Action item » Carry on the personal account of studying SICP from the point where it stops.

Document segment »
━━━━

Personal experience with SICP

The book “Structure and Interpretation of Computer Programs” was one of my favorite experiences I have had in the past 10 years. My copy of SICP is also very special because my mom gave it to me. The way it was written and how it uses mathematics made a huge impression on me. I got my mind blown a few times and I cried of joy while reading a few parts. It was such an amazing experience. SICP also made me love mathematics more and it helped me realize how deep computer science is. The way the authors of SICP described higher order procedures – e.g., how higher order procedures elevate the conceptual level of a given program – was a tremendously meaningful experience for me. So, in other words Scheme and SICP helped me appreciate computer science. In addition, my SICP studies helped me understand that interpreters/DSLs and compilers are the ultimate abstraction which is key for controlling complexity.

━━━━

Raw data »
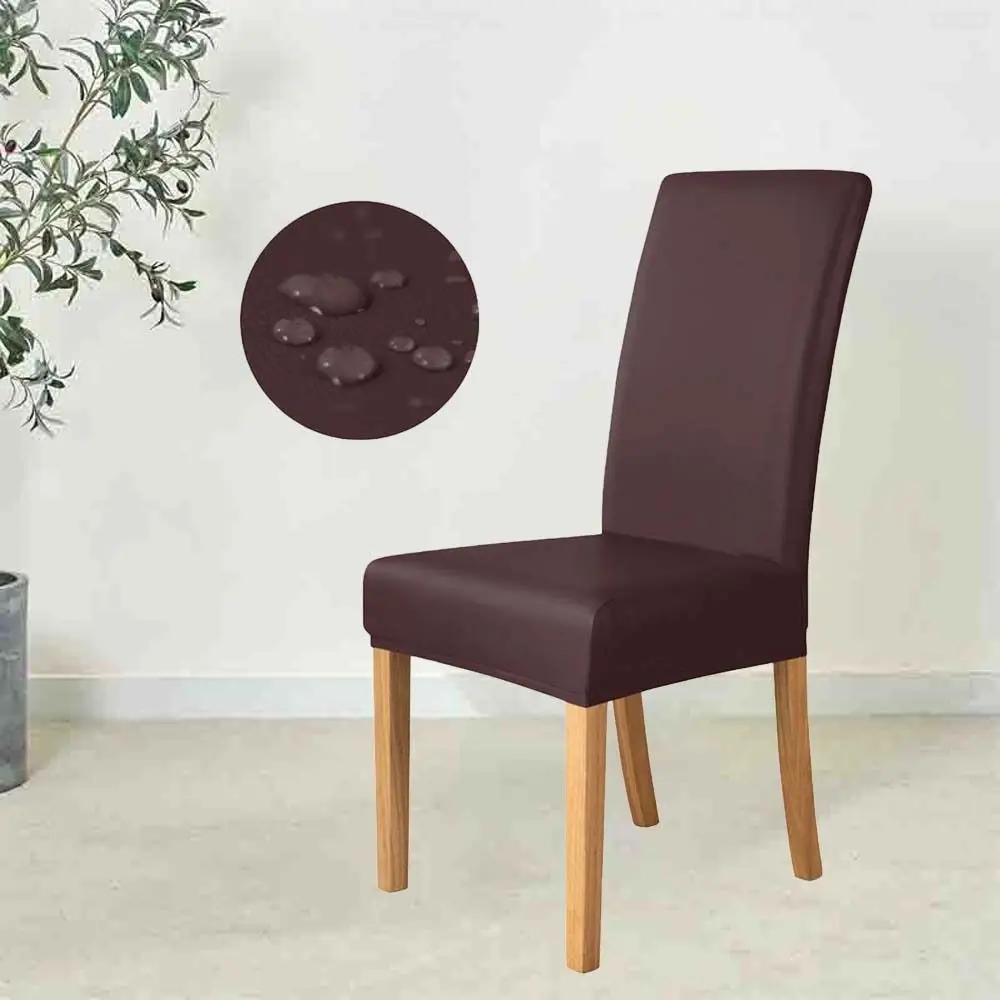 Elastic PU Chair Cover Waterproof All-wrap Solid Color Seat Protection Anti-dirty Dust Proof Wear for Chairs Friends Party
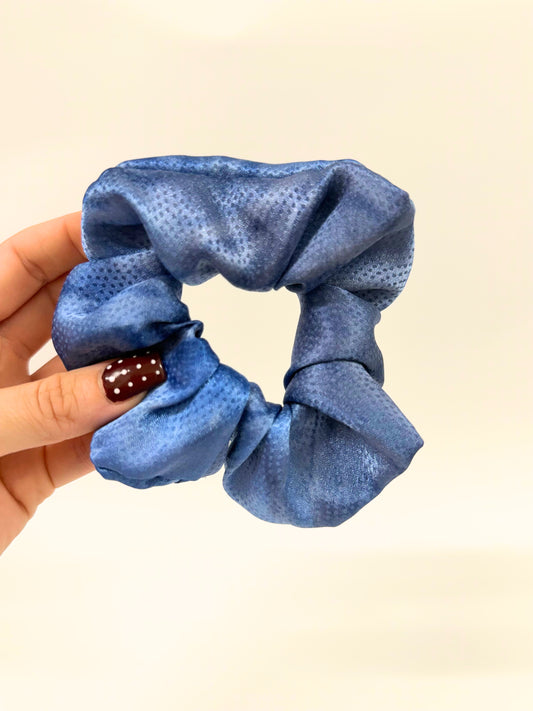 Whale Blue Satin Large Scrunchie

━━━━

Result of the task »
SICP’s important lessons

Lesson 1: The Scheme Programming language

Scheme is a model of computation

I think the Scheme programming language is such a profound language; Scheme is an extension of the lambda calculus which essentially means that Scheme can be seen as a model of computation. The lambda calculus models all non imperative constructs of programming languages as applications of functions and specifies with axioms the semantics of these expressions. I think the key idea here is the substitution model of computation. Consider the following:

(define (multiply-squares n n2) (* (square n) (square n2)))
(define (square n) (* n n))

;; substitution model

(multiply-squares 3 4)
;; evaluates to
(* (square 3) (square 4))
;; evaluates to
(*  (* 3 3) (* 4 4))
;; evaluates to
(* 9 16)
;; evaluates to
144

In the above example we evaluated the expression (multiply-squares 3 4) - then each expression is replaced by an expression that is equivalent via an axiom of the lambda calculus. Another example of the substitution model is the the evaluation of a recursive function that generates a recursive process whereby a chain of expressions is built up and whereby the chain of expressions then contracts as expressions get evaluated. Here is the Scheme example:

(define (factorial n)
   (if (= n 0)
   	1
   	(* n (factorial (- n 1)))))

The process that factorial generates is the following:

(factorial 3)
(* 3 (factorial 2))
(* 3 (* 2 (factorial 1)))
(* 3 (* 2 (* 1 (factorial 0))))
(* 3 (* 2 (* 1 1)))
(* 3 (* 2 1))
(* 3 2)
6

As you can see in the above example a chain of operations is built up and when it reaches the base case the expressions start getting evaluated. At each point the expressions are replaced with an equivalent expression according to an axiom of the lambda calculus.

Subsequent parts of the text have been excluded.